‘Explosive growth’
Agroundbreaking new report has predicted that the plant-based food market will exceed $162 billion within the next decade. A growing preference for sustainable, healthier foods is pushing the movement.
Bloomberg Intelligence (BI) produced the report, called Plant-Based Foods Poised for Explosive Growth. BI provides research on more than 2,000 companies, 135 industries, and all global markets.
The plant-based food market was valued at $29.4 billion in 2020. This means if BI’s predictions are correct, the market will soar by 451 percent.
Major plant-based meat and dairy brands like Beyond Meat, Impossible Foods, and Oatly are driving some of this growth. Their partnerships with restaurants, fast-food chains, and global food manufacturers are making vegan options more accessible to the masses. Additionally, the collaborations are challenging stereotypes around plant-based food.
‘Here to stay – and grow’
According to BI’s Senior Consumer Staples Analyst, Jennifer Bartashus, the meat-free movement isn’t slowing down.
“Food-related consumer habits often come and go as fads, but plant-based alternatives are here to stay – and grow,” she said.

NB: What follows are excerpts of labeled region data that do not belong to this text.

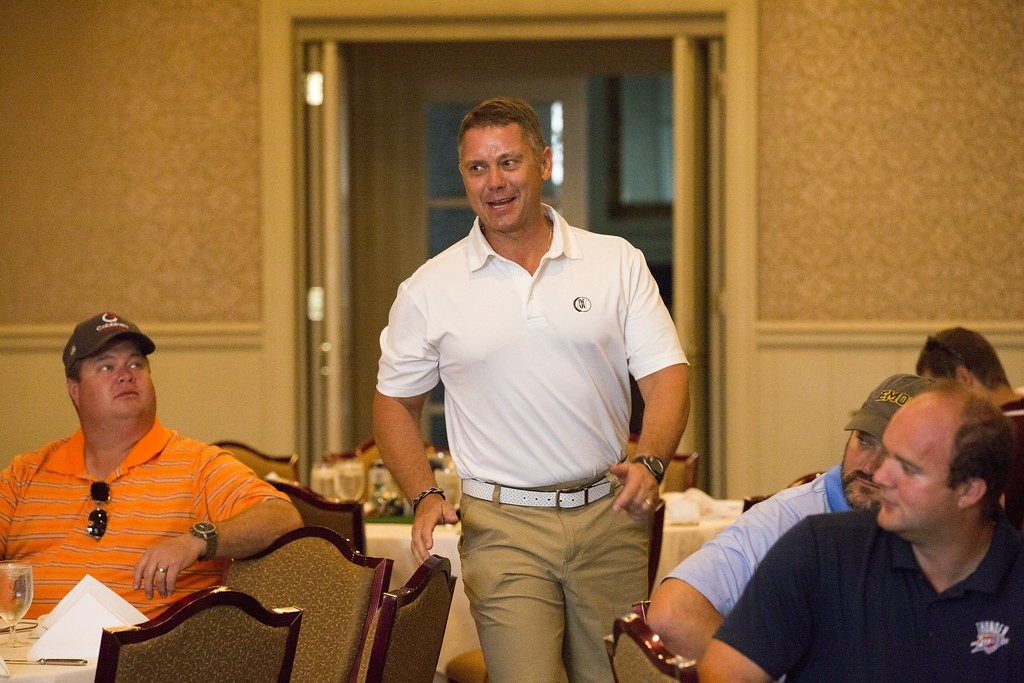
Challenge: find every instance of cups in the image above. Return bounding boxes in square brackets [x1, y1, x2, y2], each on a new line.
[311, 462, 337, 502]
[334, 461, 365, 502]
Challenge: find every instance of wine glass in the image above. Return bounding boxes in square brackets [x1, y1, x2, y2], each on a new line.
[0, 560, 34, 649]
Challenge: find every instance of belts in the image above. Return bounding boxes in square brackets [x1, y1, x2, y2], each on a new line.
[462, 456, 631, 511]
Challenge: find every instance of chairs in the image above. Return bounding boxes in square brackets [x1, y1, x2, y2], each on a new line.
[91, 435, 824, 683]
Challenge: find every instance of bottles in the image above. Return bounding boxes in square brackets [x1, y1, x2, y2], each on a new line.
[371, 458, 385, 506]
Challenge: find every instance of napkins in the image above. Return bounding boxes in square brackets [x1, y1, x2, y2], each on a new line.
[28, 573, 150, 638]
[26, 590, 132, 661]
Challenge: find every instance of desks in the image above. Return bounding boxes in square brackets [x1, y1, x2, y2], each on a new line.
[0, 613, 142, 683]
[352, 488, 751, 638]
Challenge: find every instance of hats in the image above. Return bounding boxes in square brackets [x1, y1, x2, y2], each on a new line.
[61, 312, 156, 372]
[843, 374, 938, 440]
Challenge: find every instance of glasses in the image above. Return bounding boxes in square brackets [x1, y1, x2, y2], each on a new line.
[924, 334, 975, 375]
[88, 481, 110, 540]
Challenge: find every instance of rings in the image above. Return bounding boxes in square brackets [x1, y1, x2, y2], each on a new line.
[646, 498, 655, 507]
[158, 567, 168, 573]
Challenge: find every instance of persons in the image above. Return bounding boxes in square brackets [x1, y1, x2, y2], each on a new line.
[647, 374, 936, 664]
[372, 96, 693, 683]
[0, 311, 303, 621]
[697, 381, 1024, 683]
[916, 326, 1024, 443]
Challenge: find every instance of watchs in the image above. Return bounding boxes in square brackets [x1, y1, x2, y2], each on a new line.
[630, 456, 665, 485]
[191, 521, 219, 565]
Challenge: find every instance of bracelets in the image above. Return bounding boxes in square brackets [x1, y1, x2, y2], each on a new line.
[411, 488, 447, 514]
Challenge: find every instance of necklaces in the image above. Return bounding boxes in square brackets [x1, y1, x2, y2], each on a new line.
[544, 220, 553, 253]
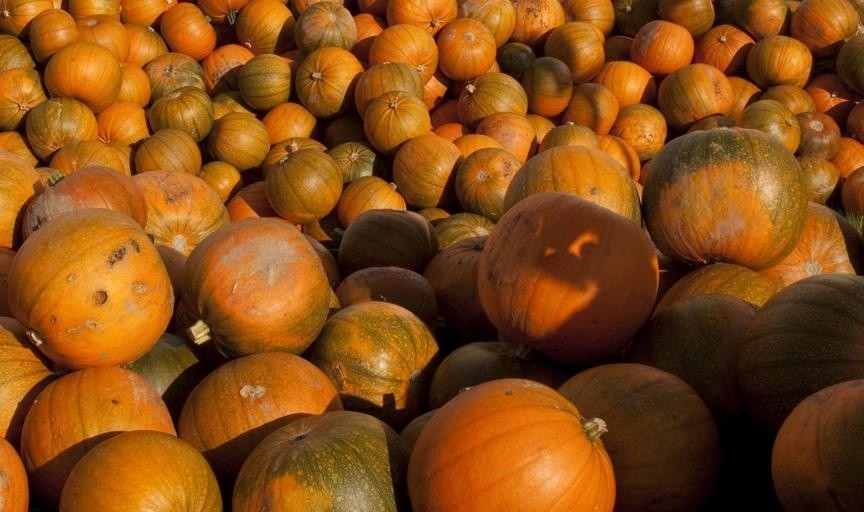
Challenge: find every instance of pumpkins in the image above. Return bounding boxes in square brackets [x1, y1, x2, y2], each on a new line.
[1, 1, 864, 512]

“The expanding set of product options in the plant-based industry is contributing to plant alternatives becoming a long-term option for consumers around the world.”

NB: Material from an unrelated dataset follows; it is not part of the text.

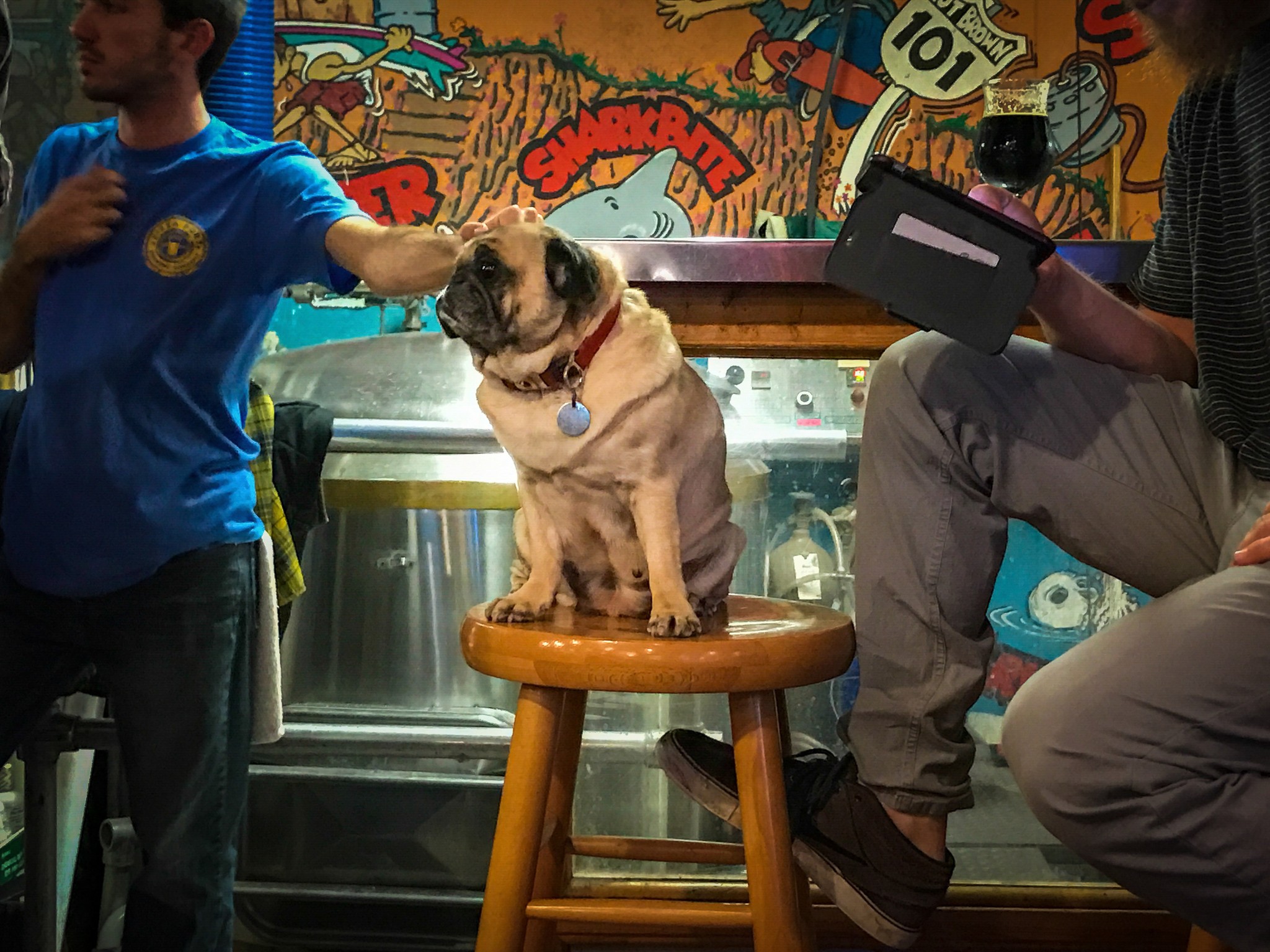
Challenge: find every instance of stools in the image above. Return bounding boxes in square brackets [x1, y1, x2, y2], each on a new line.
[458, 591, 859, 952]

Vegan dairy, in particular, could take up 10 percent of its global market shares in the next decade. Meanwhile, BI predicts that the alternative meat market will surge from $4.2 billion to $74 billion in the next decade.
But plant-based meat sales could actually surpass $74 billion, hitting $118 billion by 2030. This would be ‘a more aggressive but still realistic scenario’, BI said.
Population growth
The planet’s ever-growing population could also tip the scales in favor of plant-based eating as resources become more scarce.

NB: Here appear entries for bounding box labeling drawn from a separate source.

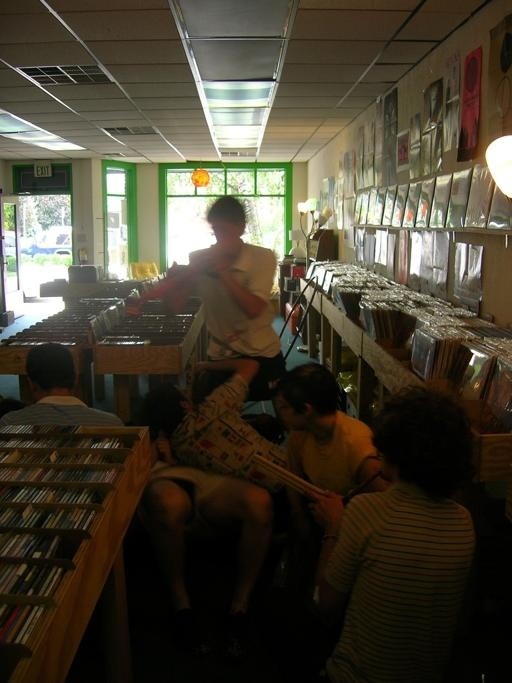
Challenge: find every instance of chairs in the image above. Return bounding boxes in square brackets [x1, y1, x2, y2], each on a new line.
[131, 261, 158, 282]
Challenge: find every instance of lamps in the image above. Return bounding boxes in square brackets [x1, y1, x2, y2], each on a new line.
[191, 159, 210, 187]
[289, 229, 306, 257]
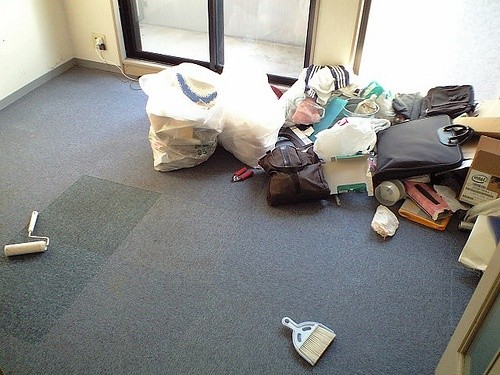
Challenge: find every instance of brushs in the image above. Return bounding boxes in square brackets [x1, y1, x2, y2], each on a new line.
[3, 211, 50, 256]
[281, 316, 337, 367]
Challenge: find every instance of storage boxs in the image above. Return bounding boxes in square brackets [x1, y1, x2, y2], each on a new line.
[458, 133, 500, 210]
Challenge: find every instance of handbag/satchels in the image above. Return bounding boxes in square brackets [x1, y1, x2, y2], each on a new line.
[215, 58, 284, 169]
[258, 144, 331, 206]
[374, 114, 473, 182]
[312, 117, 391, 160]
[418, 84, 476, 118]
[138, 63, 226, 173]
[279, 62, 360, 128]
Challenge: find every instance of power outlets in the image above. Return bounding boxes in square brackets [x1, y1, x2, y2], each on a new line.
[91, 32, 105, 51]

The production of meat and dairy products requires significantly more resources than plant-based foods, including water, land use, and crops. Experts have warned that our current food system won’t be able to support the world’s snowballing population.
A 2018 study published in Elementa: Science of the Anthropocene found that we already grow enough food to feed the 9.7 billion people that are anticipated to be on Earth by 2050. But large amounts of it are funneled into animal agriculture.
Livestock consume roughly 34 percent of global crop production, the study found. Less than half of the world’s cereals are consumed by humans.